Many basic or simple things are mysteriously difficult to grasp...but one just does it again...one does it slower...one receives instruction...one does it better...one does it with exactness and fluidity...and the slower one goes...when one needs it...POOOF...the speed is incredible.
That's what I'd like for you.
I'd like the opportunity to show you the basics of rhythm and pitch, and give you tools that you can use to write your music down -- for a lifetime.
Musicianship skills last a lifetime. Once you know how to write a song down with nothing but paper and pencil...well, you won't need tons of expensive software and hardware to write your music. Sure, you might use it to record your music, you may even use it to enhance your creative process...but you won't have to.

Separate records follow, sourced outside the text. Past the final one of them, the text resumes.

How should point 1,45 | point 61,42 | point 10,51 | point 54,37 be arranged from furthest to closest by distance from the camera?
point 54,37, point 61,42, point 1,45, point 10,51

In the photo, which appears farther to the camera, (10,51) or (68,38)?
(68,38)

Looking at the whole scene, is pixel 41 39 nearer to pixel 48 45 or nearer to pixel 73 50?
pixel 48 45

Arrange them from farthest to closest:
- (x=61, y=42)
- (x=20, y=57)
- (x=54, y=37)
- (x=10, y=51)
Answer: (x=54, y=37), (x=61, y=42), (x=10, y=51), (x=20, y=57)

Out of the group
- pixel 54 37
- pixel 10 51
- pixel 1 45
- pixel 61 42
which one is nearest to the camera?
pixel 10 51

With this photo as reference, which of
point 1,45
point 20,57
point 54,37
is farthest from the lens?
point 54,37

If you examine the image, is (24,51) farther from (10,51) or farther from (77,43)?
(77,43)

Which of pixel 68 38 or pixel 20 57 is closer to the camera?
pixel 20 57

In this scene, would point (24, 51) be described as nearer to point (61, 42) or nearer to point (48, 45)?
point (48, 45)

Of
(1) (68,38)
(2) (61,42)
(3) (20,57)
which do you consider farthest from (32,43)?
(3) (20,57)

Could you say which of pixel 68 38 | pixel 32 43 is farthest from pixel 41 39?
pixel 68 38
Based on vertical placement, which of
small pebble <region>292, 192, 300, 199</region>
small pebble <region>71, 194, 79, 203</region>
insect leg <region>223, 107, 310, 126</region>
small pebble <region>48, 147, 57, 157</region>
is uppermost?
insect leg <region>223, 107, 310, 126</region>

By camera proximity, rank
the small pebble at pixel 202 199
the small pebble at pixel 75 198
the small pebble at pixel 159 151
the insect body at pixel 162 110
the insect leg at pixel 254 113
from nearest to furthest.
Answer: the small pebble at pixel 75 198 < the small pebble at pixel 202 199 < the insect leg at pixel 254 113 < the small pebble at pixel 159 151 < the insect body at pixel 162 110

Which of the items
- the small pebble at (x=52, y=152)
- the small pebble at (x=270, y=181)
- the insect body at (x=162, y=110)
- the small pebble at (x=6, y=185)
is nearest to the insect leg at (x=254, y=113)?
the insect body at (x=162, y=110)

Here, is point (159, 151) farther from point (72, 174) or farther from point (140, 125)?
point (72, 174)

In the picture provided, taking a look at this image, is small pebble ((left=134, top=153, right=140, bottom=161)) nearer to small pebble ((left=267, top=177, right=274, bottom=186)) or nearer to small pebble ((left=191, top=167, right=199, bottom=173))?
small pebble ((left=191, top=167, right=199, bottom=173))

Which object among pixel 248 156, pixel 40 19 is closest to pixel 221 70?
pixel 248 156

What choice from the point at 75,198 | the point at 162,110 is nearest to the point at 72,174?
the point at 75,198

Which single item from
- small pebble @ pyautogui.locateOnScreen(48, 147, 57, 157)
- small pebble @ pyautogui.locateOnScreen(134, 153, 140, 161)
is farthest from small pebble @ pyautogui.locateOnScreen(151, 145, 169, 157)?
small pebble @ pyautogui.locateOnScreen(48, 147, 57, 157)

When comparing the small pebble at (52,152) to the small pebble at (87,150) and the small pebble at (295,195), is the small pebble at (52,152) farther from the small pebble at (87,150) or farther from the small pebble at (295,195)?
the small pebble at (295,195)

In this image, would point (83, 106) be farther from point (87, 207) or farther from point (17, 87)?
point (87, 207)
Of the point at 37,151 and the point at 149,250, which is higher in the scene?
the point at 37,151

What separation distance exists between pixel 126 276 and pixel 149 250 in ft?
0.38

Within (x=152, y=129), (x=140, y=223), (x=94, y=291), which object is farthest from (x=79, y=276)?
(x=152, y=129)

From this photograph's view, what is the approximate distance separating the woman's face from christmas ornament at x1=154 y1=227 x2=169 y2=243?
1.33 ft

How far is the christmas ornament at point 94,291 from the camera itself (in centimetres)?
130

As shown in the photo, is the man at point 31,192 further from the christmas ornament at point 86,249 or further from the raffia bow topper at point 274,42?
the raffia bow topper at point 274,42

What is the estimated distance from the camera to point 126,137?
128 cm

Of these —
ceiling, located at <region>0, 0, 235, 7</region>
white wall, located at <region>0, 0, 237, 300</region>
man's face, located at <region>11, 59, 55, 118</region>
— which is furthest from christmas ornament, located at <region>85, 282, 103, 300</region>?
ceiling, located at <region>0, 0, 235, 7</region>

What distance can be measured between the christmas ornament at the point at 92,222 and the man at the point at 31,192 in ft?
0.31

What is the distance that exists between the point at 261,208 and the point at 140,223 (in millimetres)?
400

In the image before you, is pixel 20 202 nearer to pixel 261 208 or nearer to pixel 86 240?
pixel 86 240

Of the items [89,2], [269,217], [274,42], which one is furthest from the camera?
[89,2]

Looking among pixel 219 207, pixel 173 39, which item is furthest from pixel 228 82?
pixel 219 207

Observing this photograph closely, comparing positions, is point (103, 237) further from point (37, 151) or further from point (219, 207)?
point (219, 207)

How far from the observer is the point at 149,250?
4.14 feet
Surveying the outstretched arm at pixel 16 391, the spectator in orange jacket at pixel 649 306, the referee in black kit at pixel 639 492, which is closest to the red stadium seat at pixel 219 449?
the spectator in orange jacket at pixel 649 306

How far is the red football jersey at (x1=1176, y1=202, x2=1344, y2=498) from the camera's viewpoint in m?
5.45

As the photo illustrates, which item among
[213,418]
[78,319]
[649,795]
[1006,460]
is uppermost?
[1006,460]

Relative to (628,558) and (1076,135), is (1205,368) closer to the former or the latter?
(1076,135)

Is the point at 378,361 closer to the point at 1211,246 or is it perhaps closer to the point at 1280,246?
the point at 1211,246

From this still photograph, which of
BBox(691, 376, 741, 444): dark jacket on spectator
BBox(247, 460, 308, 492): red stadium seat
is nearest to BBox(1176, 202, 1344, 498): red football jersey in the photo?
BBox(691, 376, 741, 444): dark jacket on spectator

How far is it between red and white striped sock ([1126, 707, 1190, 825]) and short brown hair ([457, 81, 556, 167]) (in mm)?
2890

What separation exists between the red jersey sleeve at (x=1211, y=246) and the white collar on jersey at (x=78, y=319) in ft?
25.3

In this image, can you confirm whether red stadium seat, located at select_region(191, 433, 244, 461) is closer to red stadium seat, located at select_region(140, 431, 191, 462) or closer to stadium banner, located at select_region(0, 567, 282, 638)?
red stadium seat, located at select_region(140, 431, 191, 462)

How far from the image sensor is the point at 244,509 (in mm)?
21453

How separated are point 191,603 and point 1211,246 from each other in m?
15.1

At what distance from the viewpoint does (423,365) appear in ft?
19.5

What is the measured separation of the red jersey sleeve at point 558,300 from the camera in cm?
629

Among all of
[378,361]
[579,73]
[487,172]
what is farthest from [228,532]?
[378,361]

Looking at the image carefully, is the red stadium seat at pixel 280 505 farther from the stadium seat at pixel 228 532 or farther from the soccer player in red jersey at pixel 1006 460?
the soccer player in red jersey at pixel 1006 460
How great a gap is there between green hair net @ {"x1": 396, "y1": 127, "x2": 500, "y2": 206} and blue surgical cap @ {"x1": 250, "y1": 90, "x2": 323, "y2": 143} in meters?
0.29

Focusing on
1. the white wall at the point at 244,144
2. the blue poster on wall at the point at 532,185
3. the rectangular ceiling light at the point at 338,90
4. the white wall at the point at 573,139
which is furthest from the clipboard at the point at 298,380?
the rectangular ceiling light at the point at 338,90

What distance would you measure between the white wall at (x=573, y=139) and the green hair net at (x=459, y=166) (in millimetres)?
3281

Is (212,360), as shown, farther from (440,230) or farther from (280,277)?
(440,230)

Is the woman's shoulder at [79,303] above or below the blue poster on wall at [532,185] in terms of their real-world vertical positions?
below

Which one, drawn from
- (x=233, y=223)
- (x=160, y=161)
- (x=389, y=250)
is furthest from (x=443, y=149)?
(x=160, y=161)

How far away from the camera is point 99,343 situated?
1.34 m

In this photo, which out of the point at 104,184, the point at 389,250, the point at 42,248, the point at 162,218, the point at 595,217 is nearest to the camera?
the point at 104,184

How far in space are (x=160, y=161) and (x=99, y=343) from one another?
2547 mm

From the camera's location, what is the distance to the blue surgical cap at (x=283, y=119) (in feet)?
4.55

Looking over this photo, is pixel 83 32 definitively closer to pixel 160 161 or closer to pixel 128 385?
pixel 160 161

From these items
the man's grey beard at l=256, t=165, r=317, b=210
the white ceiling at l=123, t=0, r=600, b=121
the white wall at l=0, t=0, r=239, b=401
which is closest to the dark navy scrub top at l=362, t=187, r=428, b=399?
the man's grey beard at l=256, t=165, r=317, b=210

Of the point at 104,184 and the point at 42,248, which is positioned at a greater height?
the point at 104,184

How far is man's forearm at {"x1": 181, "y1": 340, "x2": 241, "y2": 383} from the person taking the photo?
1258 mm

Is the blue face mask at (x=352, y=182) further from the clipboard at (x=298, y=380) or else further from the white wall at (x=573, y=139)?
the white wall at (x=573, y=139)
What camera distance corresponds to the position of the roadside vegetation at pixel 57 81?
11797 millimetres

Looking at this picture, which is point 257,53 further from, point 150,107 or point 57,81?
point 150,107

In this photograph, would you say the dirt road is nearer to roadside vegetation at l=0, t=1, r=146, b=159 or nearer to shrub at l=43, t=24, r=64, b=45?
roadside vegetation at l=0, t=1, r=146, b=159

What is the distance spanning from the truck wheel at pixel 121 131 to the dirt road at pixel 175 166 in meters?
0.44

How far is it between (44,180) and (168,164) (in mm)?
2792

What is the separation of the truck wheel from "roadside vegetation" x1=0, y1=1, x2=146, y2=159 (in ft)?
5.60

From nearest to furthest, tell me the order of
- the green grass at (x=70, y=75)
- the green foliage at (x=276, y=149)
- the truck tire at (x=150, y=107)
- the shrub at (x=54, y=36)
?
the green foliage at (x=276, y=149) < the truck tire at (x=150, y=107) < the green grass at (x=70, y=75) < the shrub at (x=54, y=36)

Many songwriting courses suggest carrying a portable recorder around...which I did for many years...but think of how I felt, when I had nothing but paper and pencil...and I was able to write down a full song...without recording it! It was a fantastic feeling. Nothing better! Believe me, after so many years of feeling "dependent," I had an incredible sense of accomplishment and security.
I can't promise you'll feel the same way, but when I decided to bring myself from being a "songwriter" to being a "composer," I was kind of "scared," in a way. I thought, geeze, I don't want to be the kind of composer, who, when asked to do a choral arrangement has to say "oh, where's my laptop."
This is the situation I imagined...I'm visiting Latvia (I was raised as a Latvian), and someone says, oh, you know, our choir would like to do an arrangement of SuchAndSuch folksong, could you write one for us? Here's X amount of money. And all I have access to is a piano, paper, and pencil...ok, ok, maybe erasers too! Anyway, I couldn't live with the thought that I would "need" the computer in order to compose. It didn't "feel" right. Most of all, it didn't "feel" real to me.
So, I learned to translate my musical imagination into musical notation. Yes, I'm still learning. At the doctoral level, but the process continues.
I'll be adding to this page and my site in the future. Maybe this article has helped you, maybe I've awakened excitement in you to achieve greater musical competence, in order to achieve your goals.